Pero también conocemos mas cosas sobre los cráneos de los neandertales. Después de medirlos, esta fuera de toda duda que sus cerebros no eran más pequeños que los nuestros. Más bien al contrario: eran un diez por ciento más grandes. Y lo que es mas: algunos sostienen que la proporción entre el tamaño del cerebro y el del cuerpo, la denominada cefalización, que es una medición de la inteligencia mas precisa que el mero tamaño del cerebro cuando se proyecta sobre una especie entera, alcanza su nivel optimo cuando es de uno a doce. -En la pantalla apareció una tabla que mostraba la cefalización de veinte especies. La superior correspondía al hombre de Neandertal y la inferior a la vaca actual, según decía la leyenda-. No hay forma de conciliar estos datos sin admitir la alta probabilidad que existe de que el hombre de Neandertal era nuestro igual, o tal vez un ser superior a nosotros, si tenemos en cuenta su nivel intelectual.

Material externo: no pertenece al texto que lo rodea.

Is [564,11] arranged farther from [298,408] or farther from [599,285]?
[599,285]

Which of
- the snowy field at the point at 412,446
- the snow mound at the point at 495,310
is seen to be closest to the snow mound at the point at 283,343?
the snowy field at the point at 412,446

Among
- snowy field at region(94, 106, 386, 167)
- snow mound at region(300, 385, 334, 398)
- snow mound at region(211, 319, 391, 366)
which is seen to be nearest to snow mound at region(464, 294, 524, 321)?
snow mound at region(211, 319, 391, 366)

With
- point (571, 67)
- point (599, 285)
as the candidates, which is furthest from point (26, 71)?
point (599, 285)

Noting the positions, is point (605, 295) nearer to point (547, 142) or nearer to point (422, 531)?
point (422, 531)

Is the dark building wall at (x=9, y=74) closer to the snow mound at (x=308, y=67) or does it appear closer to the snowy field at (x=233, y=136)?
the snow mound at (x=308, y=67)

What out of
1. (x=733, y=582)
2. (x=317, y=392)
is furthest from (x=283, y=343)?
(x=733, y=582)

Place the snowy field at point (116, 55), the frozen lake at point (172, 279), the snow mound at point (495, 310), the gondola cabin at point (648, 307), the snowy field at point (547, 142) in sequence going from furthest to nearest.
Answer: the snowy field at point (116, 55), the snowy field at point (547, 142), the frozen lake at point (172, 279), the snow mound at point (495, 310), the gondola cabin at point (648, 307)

Susan cruzo la tarima, se detuvo sin decir nada, intentando causar efecto, y levantó el puno.
– Piensen en el hombre moderno.
En la pantalla se vio una fotografía granulosa de un hombre de unos sesenta años, muy guapo. Estaba apoyado en una tumba y vestía un traje de safari caqui.
Tendía a la calvicie, lucia una barba encanecida, su expresión era picara y sonreía imperceptiblemente. Tenía un aire despreocupado y, aunque estaba relajado, apoyado en un muro antiguo que se estaba desintegrando, con una brizna de paja en la boca, parecía que estuviera a punto de arrojarse sobre la cámara. Sus ojos eran oscuros y penetrantes. Era difícil no mirarlos.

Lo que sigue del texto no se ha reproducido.